DATA PROVIDED section start
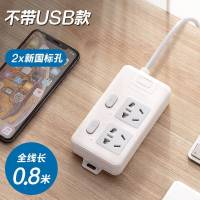 全长 0.8米-B2 二插位不带USB 长线多开关多功能插板USB充电插座分控插排独立开关排插接线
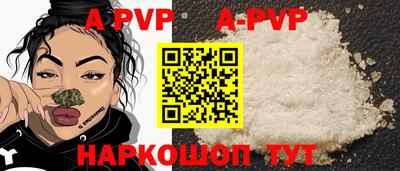 не бодяженный Ливны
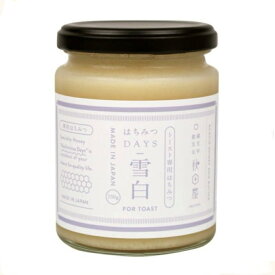 秋田屋 250g はちみつDAYS 雪白 トースト専用はちみつ　愛知南倉庫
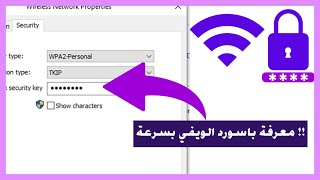 معرفة باسورد الواي فاي المتصل به ويندوز 10 [upl. by Ayotahs150]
DATA PROVIDED section end
> [WHAT THE TASK REQUIRES]
From the material above, reproduce everything verbatim except the pictures.

> [RESPONSE BELOW]
 全长 0.8米-B2 二插位不带USB 长线多开关多功能插板USB充电插座分控插排独立开关排插接线
 не бодяженный Ливны
 秋田屋 250g はちみつDAYS 雪白 トースト専用はちみつ　愛知南倉庫
 معرفة باسورد الواي فاي المتصل به ويندوز 10 [upl. by Ayotahs150]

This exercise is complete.